Each line of the material must be returned exactly.
[start of EXCERPTED RECORDS]
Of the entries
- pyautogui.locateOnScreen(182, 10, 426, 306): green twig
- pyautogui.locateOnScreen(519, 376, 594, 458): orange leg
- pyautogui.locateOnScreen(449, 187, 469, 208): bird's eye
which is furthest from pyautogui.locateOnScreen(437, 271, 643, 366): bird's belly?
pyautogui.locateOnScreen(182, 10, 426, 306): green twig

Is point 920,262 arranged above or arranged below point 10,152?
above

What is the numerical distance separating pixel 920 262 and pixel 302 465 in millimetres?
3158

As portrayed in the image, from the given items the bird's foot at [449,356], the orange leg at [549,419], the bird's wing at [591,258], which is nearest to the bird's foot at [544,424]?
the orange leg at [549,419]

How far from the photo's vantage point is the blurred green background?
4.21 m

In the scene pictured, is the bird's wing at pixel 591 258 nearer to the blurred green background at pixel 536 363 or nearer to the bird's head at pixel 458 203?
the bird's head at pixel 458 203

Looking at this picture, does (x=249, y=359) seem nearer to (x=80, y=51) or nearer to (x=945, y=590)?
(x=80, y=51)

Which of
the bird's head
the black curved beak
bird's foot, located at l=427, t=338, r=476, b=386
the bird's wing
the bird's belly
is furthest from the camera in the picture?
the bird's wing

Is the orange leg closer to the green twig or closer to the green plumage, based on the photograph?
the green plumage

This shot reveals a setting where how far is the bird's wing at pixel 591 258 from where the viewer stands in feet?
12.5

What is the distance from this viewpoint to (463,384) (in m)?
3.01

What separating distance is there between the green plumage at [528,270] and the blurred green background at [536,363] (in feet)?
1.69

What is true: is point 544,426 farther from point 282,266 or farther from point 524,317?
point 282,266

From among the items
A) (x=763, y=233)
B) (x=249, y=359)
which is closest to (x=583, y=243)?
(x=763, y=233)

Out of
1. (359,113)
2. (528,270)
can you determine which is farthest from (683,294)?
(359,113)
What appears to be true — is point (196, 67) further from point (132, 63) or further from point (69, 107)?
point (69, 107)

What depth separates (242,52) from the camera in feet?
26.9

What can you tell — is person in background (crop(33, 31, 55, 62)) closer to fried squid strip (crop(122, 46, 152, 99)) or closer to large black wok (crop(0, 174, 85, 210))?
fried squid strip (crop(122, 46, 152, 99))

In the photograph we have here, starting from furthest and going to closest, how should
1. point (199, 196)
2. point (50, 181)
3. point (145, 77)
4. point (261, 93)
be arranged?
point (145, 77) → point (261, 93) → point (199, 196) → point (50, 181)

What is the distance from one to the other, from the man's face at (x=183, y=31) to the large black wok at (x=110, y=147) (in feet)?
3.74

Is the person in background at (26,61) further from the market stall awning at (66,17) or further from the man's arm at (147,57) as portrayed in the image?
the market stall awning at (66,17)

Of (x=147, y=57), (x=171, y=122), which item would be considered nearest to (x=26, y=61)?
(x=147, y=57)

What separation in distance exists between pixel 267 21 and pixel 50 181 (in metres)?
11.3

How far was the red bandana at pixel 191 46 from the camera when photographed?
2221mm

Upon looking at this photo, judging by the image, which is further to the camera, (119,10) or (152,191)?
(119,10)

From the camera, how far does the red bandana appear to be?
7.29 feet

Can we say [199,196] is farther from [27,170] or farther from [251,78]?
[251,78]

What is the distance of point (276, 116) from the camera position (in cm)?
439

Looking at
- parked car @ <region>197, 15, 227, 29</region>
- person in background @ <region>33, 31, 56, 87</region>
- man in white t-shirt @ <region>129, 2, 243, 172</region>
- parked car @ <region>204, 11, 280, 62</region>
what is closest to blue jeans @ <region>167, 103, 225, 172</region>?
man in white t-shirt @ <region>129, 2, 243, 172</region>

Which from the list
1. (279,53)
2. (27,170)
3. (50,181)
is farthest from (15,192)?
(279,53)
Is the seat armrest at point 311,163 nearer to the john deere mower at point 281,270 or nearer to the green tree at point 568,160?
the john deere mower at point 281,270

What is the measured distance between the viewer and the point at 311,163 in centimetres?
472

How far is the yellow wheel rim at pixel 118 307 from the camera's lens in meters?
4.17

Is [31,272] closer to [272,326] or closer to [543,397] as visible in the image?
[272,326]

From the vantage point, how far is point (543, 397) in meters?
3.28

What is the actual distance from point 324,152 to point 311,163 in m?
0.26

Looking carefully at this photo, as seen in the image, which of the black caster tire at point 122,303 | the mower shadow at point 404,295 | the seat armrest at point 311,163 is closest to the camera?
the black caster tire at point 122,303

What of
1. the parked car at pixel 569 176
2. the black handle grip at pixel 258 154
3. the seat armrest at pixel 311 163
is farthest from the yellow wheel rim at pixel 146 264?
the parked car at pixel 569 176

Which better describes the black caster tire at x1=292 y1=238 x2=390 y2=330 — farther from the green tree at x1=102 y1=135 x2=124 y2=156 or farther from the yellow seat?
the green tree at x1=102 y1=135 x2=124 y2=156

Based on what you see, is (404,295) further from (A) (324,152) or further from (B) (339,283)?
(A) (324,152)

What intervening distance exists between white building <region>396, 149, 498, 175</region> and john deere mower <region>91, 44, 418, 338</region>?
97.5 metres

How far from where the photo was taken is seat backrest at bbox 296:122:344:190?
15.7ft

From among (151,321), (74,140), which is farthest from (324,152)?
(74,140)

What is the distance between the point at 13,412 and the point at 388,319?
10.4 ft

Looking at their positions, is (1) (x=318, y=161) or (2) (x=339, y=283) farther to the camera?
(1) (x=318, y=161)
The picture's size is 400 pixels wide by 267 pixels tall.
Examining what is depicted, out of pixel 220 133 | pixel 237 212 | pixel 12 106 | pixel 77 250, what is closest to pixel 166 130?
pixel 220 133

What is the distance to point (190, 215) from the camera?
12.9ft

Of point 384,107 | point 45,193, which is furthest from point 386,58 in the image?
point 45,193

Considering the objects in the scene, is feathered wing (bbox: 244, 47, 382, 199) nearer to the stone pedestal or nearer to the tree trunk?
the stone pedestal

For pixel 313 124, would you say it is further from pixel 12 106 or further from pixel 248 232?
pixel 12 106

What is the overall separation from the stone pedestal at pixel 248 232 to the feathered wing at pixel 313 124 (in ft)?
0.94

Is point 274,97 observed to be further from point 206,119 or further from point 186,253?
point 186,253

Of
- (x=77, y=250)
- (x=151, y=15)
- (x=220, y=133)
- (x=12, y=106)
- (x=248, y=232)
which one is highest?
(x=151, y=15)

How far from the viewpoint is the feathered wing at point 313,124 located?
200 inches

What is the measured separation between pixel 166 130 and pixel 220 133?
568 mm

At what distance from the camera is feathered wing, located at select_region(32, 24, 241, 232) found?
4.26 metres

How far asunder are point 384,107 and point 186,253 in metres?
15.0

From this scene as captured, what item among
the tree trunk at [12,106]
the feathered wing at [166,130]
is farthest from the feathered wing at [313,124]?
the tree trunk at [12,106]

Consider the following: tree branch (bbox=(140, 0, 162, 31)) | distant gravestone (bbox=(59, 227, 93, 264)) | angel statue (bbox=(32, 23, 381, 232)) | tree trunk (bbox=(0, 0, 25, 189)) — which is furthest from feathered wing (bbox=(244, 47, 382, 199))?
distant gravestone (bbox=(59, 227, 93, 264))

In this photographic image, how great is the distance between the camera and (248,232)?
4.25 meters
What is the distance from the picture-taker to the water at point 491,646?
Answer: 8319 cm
[end of EXCERPTED RECORDS]
§ RESPONSE TO THE TASK
Of the entries
- pyautogui.locateOnScreen(182, 10, 426, 306): green twig
- pyautogui.locateOnScreen(519, 376, 594, 458): orange leg
- pyautogui.locateOnScreen(449, 187, 469, 208): bird's eye
which is furthest from pyautogui.locateOnScreen(437, 271, 643, 366): bird's belly?
pyautogui.locateOnScreen(182, 10, 426, 306): green twig

Is point 920,262 arranged above or arranged below point 10,152?
above

What is the numerical distance separating pixel 920 262 and pixel 302 465 in millimetres?
3158

As portrayed in the image, from the given items the bird's foot at [449,356], the orange leg at [549,419], the bird's wing at [591,258], which is nearest to the bird's foot at [544,424]?
the orange leg at [549,419]

How far from the photo's vantage point is the blurred green background?
4.21 m

In the scene pictured, is the bird's wing at pixel 591 258 nearer to the blurred green background at pixel 536 363 or nearer to the bird's head at pixel 458 203?
the bird's head at pixel 458 203

Looking at this picture, does (x=249, y=359) seem nearer to (x=80, y=51) or nearer to (x=945, y=590)?
(x=80, y=51)

Which of
the bird's head
the black curved beak
bird's foot, located at l=427, t=338, r=476, b=386
the bird's wing
the bird's belly
is furthest from the camera in the picture?
the bird's wing

Is the orange leg closer to the green twig or closer to the green plumage, based on the photograph?
the green plumage

This shot reveals a setting where how far is the bird's wing at pixel 591 258 from where the viewer stands in feet?
12.5

What is the distance from this viewpoint to (463,384) (in m)?
3.01

What separating distance is there between the green plumage at [528,270] and the blurred green background at [536,363] (in feet)?
1.69

What is true: is point 544,426 farther from point 282,266 or farther from point 524,317?
point 282,266

From among the items
A) (x=763, y=233)
B) (x=249, y=359)
which is closest to (x=583, y=243)?
(x=763, y=233)

Out of
1. (359,113)
2. (528,270)
can you determine which is farthest from (683,294)?
(359,113)
What appears to be true — is point (196, 67) further from point (132, 63) or further from point (69, 107)?
point (69, 107)

What depth separates (242,52) from the camera in feet?
26.9

What can you tell — is person in background (crop(33, 31, 55, 62)) closer to fried squid strip (crop(122, 46, 152, 99)) or closer to large black wok (crop(0, 174, 85, 210))?
fried squid strip (crop(122, 46, 152, 99))

In the photograph we have here, starting from furthest and going to closest, how should
1. point (199, 196)
2. point (50, 181)
3. point (145, 77)
4. point (261, 93)
be arranged?
point (145, 77) → point (261, 93) → point (199, 196) → point (50, 181)

What is the distance from one to the other, from the man's face at (x=183, y=31) to the large black wok at (x=110, y=147) (in feet)?
3.74

Is the person in background at (26,61) further from the market stall awning at (66,17) or further from the man's arm at (147,57) as portrayed in the image?
the market stall awning at (66,17)

Of (x=147, y=57), (x=171, y=122), which item would be considered nearest to (x=26, y=61)?
(x=147, y=57)

What separation in distance exists between pixel 267 21 and pixel 50 181 (in metres)?
11.3

How far was the red bandana at pixel 191 46 from the camera when photographed?
2221mm

Upon looking at this photo, judging by the image, which is further to the camera, (119,10) or (152,191)?
(119,10)

From the camera, how far does the red bandana appear to be?
7.29 feet

Can we say [199,196] is farther from [27,170] or farther from [251,78]?
[251,78]

What is the distance of point (276, 116) from the camera position (in cm)?
439

Looking at
- parked car @ <region>197, 15, 227, 29</region>
- person in background @ <region>33, 31, 56, 87</region>
- man in white t-shirt @ <region>129, 2, 243, 172</region>
- parked car @ <region>204, 11, 280, 62</region>
what is closest to blue jeans @ <region>167, 103, 225, 172</region>?
man in white t-shirt @ <region>129, 2, 243, 172</region>

Which from the list
1. (279,53)
2. (27,170)
3. (50,181)
is farthest from (15,192)?
(279,53)
Is the seat armrest at point 311,163 nearer to the john deere mower at point 281,270 or nearer to the green tree at point 568,160?
the john deere mower at point 281,270

What is the measured distance between the viewer and the point at 311,163 in centimetres?
472

How far is the yellow wheel rim at pixel 118 307 from the camera's lens in meters?
4.17

Is [31,272] closer to [272,326] or closer to [543,397] as visible in the image?
[272,326]

From the vantage point, how far is point (543, 397) in meters?
3.28

What is the actual distance from point 324,152 to point 311,163 in m?
0.26

Looking carefully at this photo, as seen in the image, which of the black caster tire at point 122,303 | the mower shadow at point 404,295 | the seat armrest at point 311,163 is closest to the camera?
the black caster tire at point 122,303

What of
1. the parked car at pixel 569 176
2. the black handle grip at pixel 258 154
3. the seat armrest at pixel 311 163
is farthest from the yellow wheel rim at pixel 146 264?
the parked car at pixel 569 176

Which better describes the black caster tire at x1=292 y1=238 x2=390 y2=330 — farther from the green tree at x1=102 y1=135 x2=124 y2=156 or farther from the yellow seat?
the green tree at x1=102 y1=135 x2=124 y2=156

Based on what you see, is (404,295) further from (A) (324,152) or further from (B) (339,283)?
(A) (324,152)

What intervening distance exists between white building <region>396, 149, 498, 175</region> and john deere mower <region>91, 44, 418, 338</region>?
97.5 metres

How far from where the photo was taken is seat backrest at bbox 296:122:344:190?
15.7ft

From among (151,321), (74,140), which is farthest from (324,152)?
(74,140)

What is the distance between the point at 13,412 and the point at 388,319?
10.4 ft

Looking at their positions, is (1) (x=318, y=161) or (2) (x=339, y=283) farther to the camera?
(1) (x=318, y=161)
The picture's size is 400 pixels wide by 267 pixels tall.
Examining what is depicted, out of pixel 220 133 | pixel 237 212 | pixel 12 106 | pixel 77 250, what is closest to pixel 166 130?
pixel 220 133

What is the distance to point (190, 215) from the camera?
12.9ft

Of point 384,107 | point 45,193, which is furthest from point 386,58 in the image?
point 45,193

Considering the objects in the scene, is feathered wing (bbox: 244, 47, 382, 199) nearer to the stone pedestal or nearer to the tree trunk?
the stone pedestal

For pixel 313 124, would you say it is further from pixel 12 106 or further from pixel 248 232?
pixel 12 106

What is the overall separation from the stone pedestal at pixel 248 232 to the feathered wing at pixel 313 124 (in ft)?
0.94

Is point 274,97 observed to be further from point 206,119 or further from point 186,253?
point 186,253

Of
- (x=77, y=250)
- (x=151, y=15)
- (x=220, y=133)
- (x=12, y=106)
- (x=248, y=232)
which one is highest?
(x=151, y=15)

How far from the viewpoint is the feathered wing at point 313,124 located?
200 inches

What is the measured separation between pixel 166 130 and pixel 220 133?
568 mm

At what distance from the camera is feathered wing, located at select_region(32, 24, 241, 232) found?
4.26 metres

How far asunder are point 384,107 and point 186,253 in metres?
15.0

From this scene as captured, what item among
the tree trunk at [12,106]
the feathered wing at [166,130]
is farthest from the feathered wing at [313,124]?
the tree trunk at [12,106]

Consider the following: tree branch (bbox=(140, 0, 162, 31)) | distant gravestone (bbox=(59, 227, 93, 264)) | angel statue (bbox=(32, 23, 381, 232)) | tree trunk (bbox=(0, 0, 25, 189)) — which is furthest from feathered wing (bbox=(244, 47, 382, 199))?
distant gravestone (bbox=(59, 227, 93, 264))

In this photographic image, how great is the distance between the camera and (248,232)?
4.25 meters
What is the distance from the picture-taker to the water at point 491,646?
Answer: 8319 cm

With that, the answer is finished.